# Baumstruktur



## Agent (18. Apr 2009)

Hi,

ich möchte in Java eine Baumstruktur erstellen und die einzelnen Spielstellungen eines Spieles (8-puzzle) in den Knoten dieses Baumes ablegen. Ein Beispielbild:





Hierfür habe ich bereits eine vorgefertigte Klasse Node von hier. Jetzt brauche ich, denke ich, noch eine Klasse _List_ oder _Tree_, um einen Zusammenhang zwischen meinen einzelnen Knoten herzustellen. Ich habe hier von JTree gelesen, aber leider nicht wirklich verstanden, wie das funktionieren soll. Erstens steht hier nicht, was alles importiert werden muss und zweitens muss dieses JTree doch auch zu meiner Node-Klasse passen, oder? Nach längerem googeln habe ich aber leider kein hilfreicheres Tutorial zu Bäumen in Java gefunden. Wäre super, wenn mir hier jemand eine kleine Hilfestellung / einen Motivationsschub geben könnte!

Hier noch eine mögliche Anfangsstellung des Spieles 8-puzzle.

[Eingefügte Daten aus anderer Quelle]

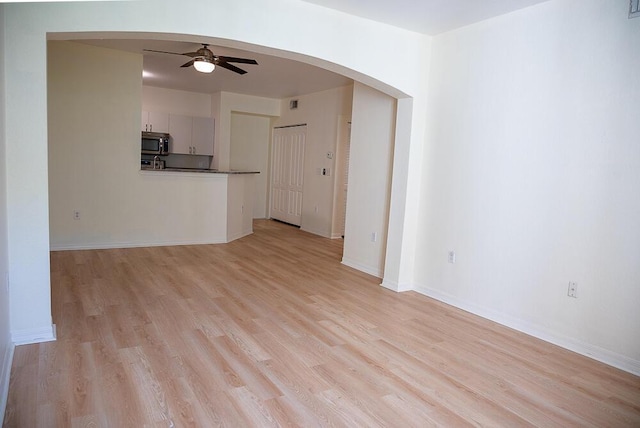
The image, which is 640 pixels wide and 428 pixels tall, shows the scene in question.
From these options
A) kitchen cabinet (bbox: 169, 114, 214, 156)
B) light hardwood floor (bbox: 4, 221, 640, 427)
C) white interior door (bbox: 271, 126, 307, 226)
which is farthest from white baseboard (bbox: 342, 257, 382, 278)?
kitchen cabinet (bbox: 169, 114, 214, 156)

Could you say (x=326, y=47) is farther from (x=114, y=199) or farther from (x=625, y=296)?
(x=114, y=199)

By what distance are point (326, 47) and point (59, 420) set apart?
120 inches

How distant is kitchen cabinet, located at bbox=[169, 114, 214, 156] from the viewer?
25.8 ft

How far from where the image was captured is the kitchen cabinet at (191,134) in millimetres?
7863

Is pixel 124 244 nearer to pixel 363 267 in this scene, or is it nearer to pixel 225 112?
pixel 363 267

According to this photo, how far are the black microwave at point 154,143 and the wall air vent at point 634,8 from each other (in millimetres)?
6887

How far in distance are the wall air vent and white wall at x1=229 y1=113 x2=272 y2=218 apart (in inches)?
259

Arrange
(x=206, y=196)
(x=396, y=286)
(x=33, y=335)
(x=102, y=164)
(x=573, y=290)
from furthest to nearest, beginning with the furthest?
1. (x=206, y=196)
2. (x=102, y=164)
3. (x=396, y=286)
4. (x=573, y=290)
5. (x=33, y=335)

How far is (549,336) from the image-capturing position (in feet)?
10.5

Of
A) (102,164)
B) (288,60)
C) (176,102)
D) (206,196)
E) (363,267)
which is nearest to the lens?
(363,267)

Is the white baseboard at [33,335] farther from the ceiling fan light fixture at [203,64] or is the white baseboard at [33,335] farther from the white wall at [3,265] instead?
the ceiling fan light fixture at [203,64]

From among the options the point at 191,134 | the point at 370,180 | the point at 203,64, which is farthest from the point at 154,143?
the point at 370,180

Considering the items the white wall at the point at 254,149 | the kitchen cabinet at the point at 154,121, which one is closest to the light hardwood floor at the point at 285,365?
the kitchen cabinet at the point at 154,121

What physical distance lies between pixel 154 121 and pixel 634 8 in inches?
278
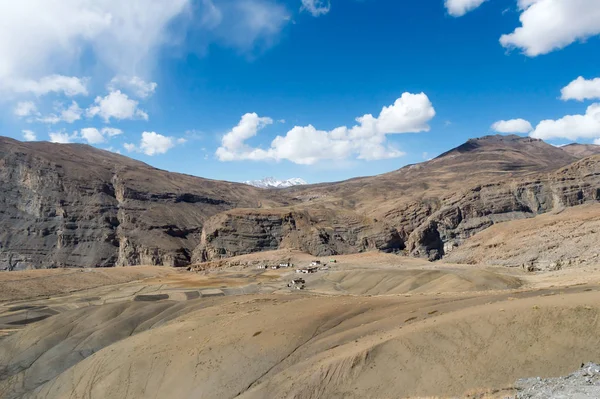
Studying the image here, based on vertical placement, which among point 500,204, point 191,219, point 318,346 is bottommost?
point 318,346

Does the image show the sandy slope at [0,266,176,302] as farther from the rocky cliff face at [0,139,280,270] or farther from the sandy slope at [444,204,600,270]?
the sandy slope at [444,204,600,270]

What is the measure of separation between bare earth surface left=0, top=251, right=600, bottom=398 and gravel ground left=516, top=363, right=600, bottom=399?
78 centimetres

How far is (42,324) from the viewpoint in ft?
149

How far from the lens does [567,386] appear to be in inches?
599

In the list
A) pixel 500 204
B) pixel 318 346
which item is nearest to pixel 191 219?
pixel 500 204

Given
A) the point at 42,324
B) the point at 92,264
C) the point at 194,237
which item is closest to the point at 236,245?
the point at 194,237

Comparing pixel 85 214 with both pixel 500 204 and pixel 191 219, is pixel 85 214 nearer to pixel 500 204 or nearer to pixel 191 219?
pixel 191 219

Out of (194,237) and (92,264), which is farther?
(194,237)

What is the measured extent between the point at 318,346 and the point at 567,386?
14.3 m

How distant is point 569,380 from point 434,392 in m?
5.38

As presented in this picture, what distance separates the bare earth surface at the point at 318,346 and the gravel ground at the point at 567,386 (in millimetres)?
782

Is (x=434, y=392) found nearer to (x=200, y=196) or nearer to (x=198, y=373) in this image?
(x=198, y=373)

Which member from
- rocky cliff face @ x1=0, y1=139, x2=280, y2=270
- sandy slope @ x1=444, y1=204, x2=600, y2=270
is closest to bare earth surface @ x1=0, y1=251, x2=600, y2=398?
sandy slope @ x1=444, y1=204, x2=600, y2=270

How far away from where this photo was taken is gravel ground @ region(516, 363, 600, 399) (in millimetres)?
14195
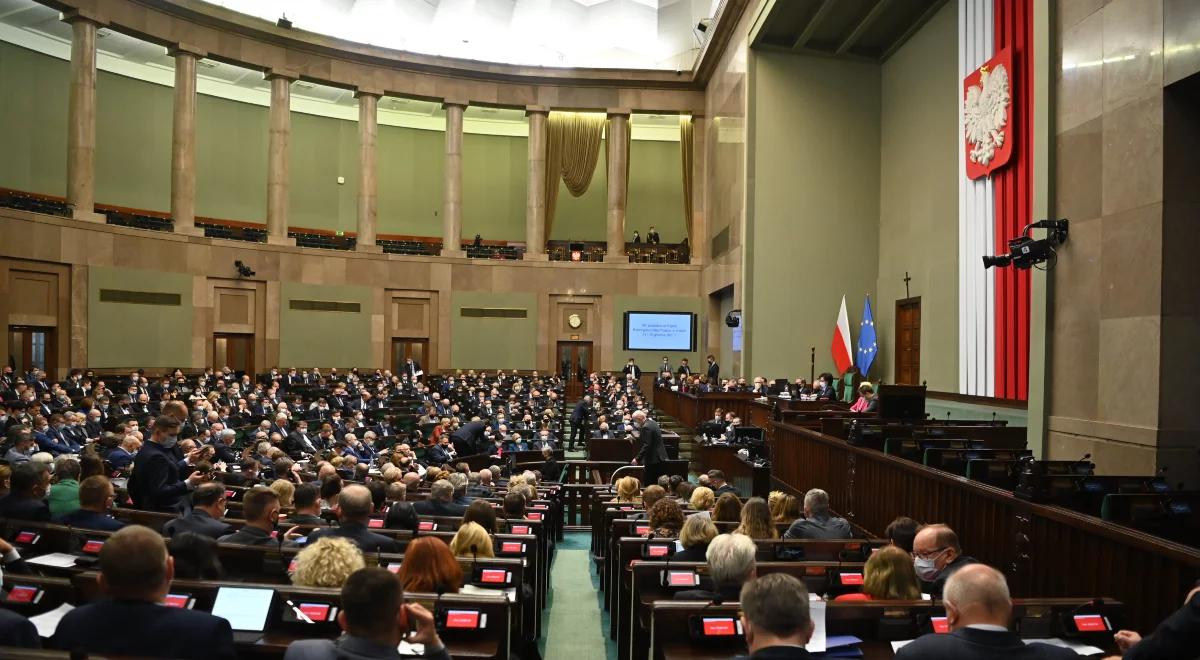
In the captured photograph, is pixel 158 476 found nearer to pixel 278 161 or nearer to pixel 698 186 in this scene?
pixel 278 161

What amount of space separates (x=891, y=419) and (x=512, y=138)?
2544cm

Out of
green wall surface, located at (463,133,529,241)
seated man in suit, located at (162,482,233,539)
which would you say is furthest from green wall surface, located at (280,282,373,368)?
seated man in suit, located at (162,482,233,539)

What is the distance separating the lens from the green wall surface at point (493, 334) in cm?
2842

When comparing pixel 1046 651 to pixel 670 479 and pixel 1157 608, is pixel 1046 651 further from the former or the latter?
pixel 670 479

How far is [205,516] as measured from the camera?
5.12 m

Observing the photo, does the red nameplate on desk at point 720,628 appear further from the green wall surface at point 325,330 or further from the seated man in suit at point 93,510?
the green wall surface at point 325,330

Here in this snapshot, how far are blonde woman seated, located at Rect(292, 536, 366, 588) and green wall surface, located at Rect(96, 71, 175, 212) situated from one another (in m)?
27.2

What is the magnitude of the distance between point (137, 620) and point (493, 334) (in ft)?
85.5

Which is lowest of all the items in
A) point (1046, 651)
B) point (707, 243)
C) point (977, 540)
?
point (977, 540)

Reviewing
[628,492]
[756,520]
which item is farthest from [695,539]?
[628,492]

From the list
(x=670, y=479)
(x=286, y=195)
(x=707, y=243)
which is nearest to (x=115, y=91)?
(x=286, y=195)

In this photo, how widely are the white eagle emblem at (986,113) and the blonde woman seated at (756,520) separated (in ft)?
37.9

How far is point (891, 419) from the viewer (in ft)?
35.3

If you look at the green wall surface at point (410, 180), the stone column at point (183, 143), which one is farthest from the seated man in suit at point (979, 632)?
the green wall surface at point (410, 180)
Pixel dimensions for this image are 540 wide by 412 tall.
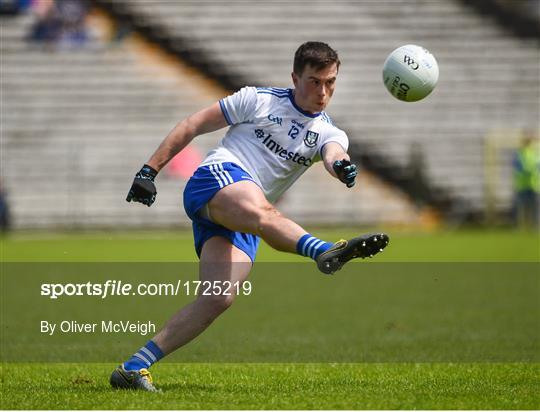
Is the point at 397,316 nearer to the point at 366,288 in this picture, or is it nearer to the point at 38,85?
the point at 366,288

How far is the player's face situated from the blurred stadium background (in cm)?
1804

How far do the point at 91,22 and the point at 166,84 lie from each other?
8.37 feet

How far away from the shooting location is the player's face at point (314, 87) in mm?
6004

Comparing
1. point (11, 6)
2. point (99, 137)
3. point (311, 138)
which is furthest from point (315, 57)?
point (11, 6)

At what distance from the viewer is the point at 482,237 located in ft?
70.8

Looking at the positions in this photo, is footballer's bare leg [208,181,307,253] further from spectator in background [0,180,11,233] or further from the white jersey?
spectator in background [0,180,11,233]

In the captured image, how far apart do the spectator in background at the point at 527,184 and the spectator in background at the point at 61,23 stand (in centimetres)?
1106

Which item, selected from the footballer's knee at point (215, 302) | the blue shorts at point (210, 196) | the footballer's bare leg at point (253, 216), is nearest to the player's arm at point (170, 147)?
the blue shorts at point (210, 196)

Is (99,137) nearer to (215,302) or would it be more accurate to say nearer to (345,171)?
(215,302)

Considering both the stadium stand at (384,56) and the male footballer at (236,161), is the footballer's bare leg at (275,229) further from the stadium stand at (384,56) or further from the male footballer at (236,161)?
the stadium stand at (384,56)

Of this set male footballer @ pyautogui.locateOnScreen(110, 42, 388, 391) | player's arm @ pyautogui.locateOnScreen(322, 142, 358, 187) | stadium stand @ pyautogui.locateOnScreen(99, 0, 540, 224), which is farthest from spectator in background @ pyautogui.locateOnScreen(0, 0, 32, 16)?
player's arm @ pyautogui.locateOnScreen(322, 142, 358, 187)

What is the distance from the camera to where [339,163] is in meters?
5.68

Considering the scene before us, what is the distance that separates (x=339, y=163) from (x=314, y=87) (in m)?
0.60

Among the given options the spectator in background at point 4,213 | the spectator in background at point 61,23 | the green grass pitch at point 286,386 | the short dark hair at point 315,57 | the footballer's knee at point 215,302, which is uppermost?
the short dark hair at point 315,57
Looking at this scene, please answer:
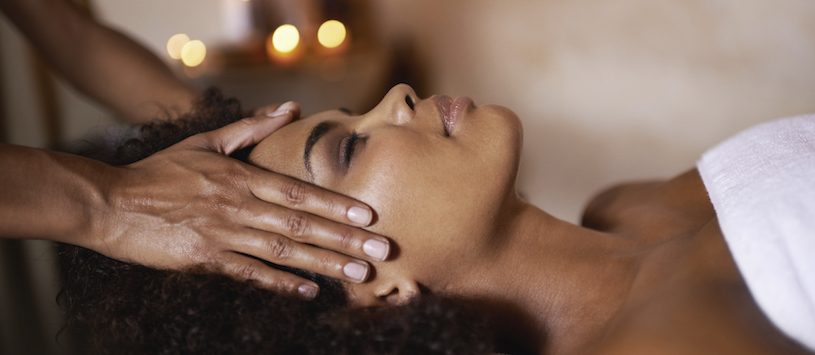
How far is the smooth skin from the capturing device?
2.75ft

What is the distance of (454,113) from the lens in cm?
110

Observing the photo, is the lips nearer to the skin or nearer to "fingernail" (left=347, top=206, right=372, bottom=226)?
the skin

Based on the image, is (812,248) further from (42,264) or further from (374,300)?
(42,264)

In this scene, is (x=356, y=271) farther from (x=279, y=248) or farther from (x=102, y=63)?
(x=102, y=63)

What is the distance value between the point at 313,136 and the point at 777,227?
881mm

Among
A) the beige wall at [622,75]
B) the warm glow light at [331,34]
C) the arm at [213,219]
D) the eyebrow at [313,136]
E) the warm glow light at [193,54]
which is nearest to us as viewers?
the arm at [213,219]

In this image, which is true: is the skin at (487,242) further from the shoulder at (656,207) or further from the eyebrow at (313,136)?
the shoulder at (656,207)

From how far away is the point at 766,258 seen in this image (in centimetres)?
80

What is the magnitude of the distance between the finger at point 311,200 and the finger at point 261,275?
124mm

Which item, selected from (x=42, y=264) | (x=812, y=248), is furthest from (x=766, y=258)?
(x=42, y=264)

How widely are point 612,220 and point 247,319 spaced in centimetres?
115

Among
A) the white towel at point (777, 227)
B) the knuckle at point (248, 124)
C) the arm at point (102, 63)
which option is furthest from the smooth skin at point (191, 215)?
the arm at point (102, 63)

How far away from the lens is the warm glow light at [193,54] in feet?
8.70

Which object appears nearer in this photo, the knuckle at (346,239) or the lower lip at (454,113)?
the knuckle at (346,239)
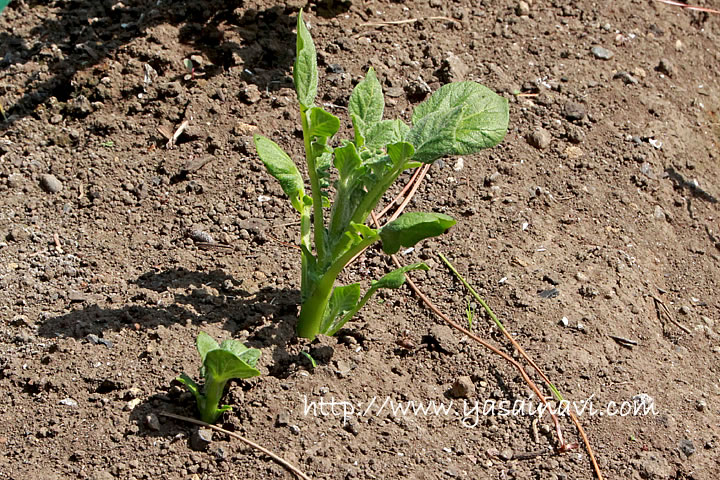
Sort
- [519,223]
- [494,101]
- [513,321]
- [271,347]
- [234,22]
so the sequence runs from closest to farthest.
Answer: [494,101], [271,347], [513,321], [519,223], [234,22]

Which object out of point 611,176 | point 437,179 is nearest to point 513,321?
point 437,179

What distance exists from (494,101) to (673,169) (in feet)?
4.66

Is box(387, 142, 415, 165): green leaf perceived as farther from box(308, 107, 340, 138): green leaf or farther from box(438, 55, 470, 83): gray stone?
box(438, 55, 470, 83): gray stone

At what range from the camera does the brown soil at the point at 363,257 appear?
2.19m

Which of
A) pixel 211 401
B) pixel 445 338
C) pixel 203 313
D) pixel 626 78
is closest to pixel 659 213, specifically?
pixel 626 78

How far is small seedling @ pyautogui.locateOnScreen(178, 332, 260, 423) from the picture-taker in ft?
6.21

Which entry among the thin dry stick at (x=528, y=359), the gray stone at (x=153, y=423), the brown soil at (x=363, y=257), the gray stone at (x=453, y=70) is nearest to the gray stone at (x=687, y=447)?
the brown soil at (x=363, y=257)

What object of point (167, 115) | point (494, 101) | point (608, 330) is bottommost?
point (608, 330)

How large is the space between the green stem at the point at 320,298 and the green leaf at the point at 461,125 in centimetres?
28

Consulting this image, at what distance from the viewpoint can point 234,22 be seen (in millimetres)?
3301

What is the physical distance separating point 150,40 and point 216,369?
5.77 feet

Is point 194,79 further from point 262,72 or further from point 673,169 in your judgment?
point 673,169

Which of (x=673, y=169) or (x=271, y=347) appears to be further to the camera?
(x=673, y=169)

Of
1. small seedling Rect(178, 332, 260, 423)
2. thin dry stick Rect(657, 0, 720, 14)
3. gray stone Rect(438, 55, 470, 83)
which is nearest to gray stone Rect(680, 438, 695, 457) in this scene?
small seedling Rect(178, 332, 260, 423)
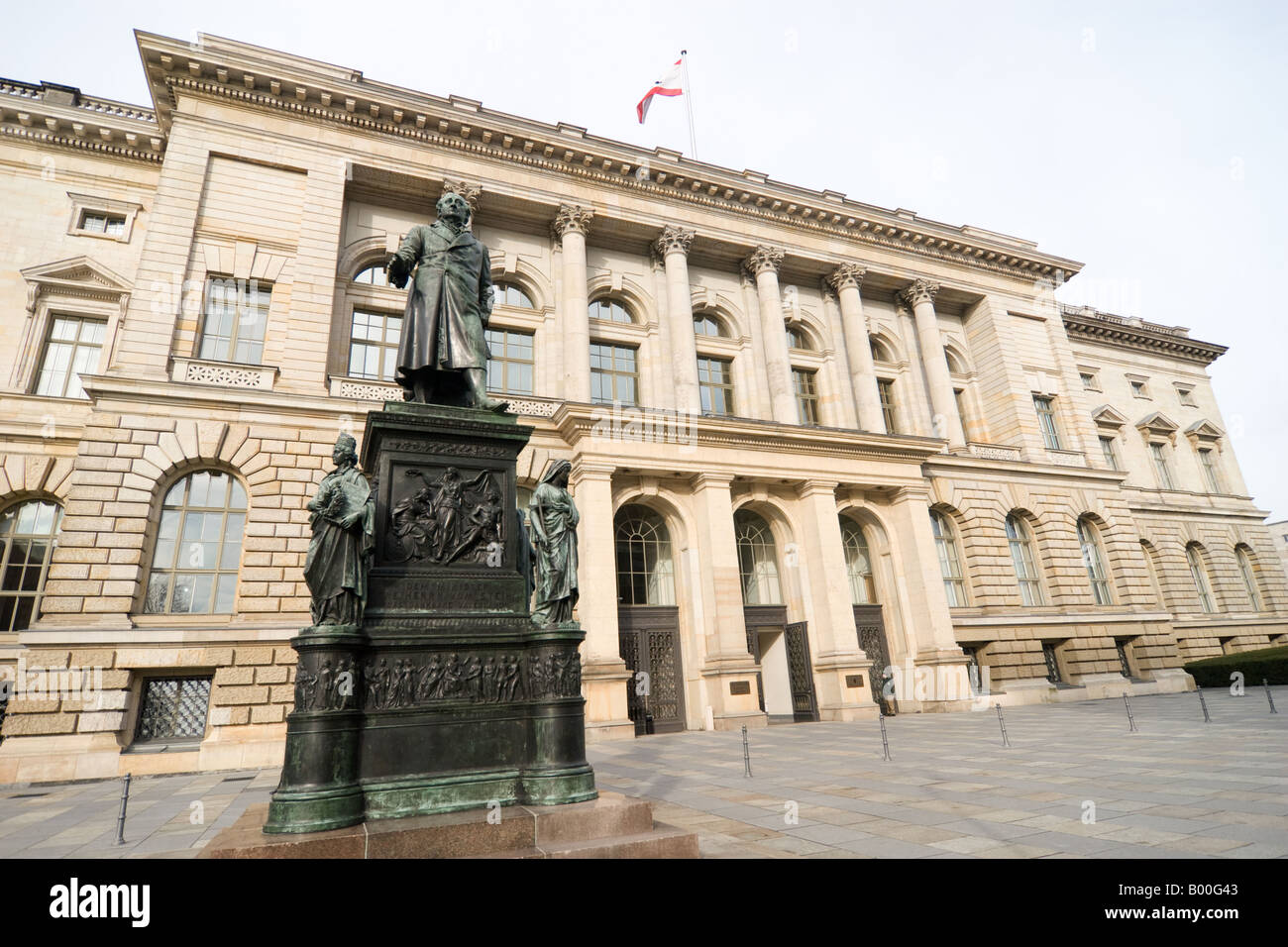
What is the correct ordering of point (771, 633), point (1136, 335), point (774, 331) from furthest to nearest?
point (1136, 335) → point (774, 331) → point (771, 633)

Wie würdet ihr die Spielstellung (3x3-Array) im Knoten abspeichern?


----------



## 0x7F800000 (18. Apr 2009)

Agent hat gesagt.:


> ich möchte in Java eine Baumstruktur erstellen und die einzelnen Spielstellungen eines Spieles (8-puzzle) in den Knoten dieses Baumes ablegen.


Wozu das denn? ???:L Scheint keine allgemein anwendbare Strategie zu sein, bei 9 gibt es schon über 350000 mögliche zustände, bei einem 4x4 Spielchen dürfte es nicht mehr in Integer passen, bei 5x5 sind es schon irgendwelche Quadriliarden von Permutationen möglich, wenn du alle auf einmal haben willst, kommst du da nicht weit, auf gut Deutsch: es ist völlig sinnlos...



> Ein Beispielbild:


schön, aber *ein bisschen* zu klein für mein Geschmack :autsch:



> Hierfür habe ich bereits eine vorgefertigte Klasse Node von hier


was ist das, wieso hast du das ausgegraben? Wie kommst du auf die Idee das in deinem Programm gebrauchen zu können ???:L



> Jetzt brauche ich, denke ich, noch eine Klasse _List_ oder _Tree_, um einen Zusammenhang zwischen meinen einzelnen Knoten herzustellen


was auch immer du damit meinst... baumknoten speichern normalerweise referenzen auf andere knoten, ansonsten wär's ja kein baum.



> Ich habe hier von JTree gelesen, aber leider nicht wirklich verstanden, wie das funktionieren soll.


Stichwort "Swing"? :bahnhof: Das ist keine Datenstruktur, das ist graphischer schnickschnack für GUI's, das kann man definitiv in keinem Puzzle-spiel verbraten 


> Erstens steht hier nicht, was alles importiert werden muss


wird wohl javax.swing sein, hat aber mit deinem Programm nicht im geringsten irgendetwas zu tun... :noe:



> und zweitens muss dieses JTree doch auch zu meiner Node-Klasse passen, oder? Nach längerem googeln habe ich aber leider kein hilfreicheres Tutorial zu Bäumen in Java gefunden.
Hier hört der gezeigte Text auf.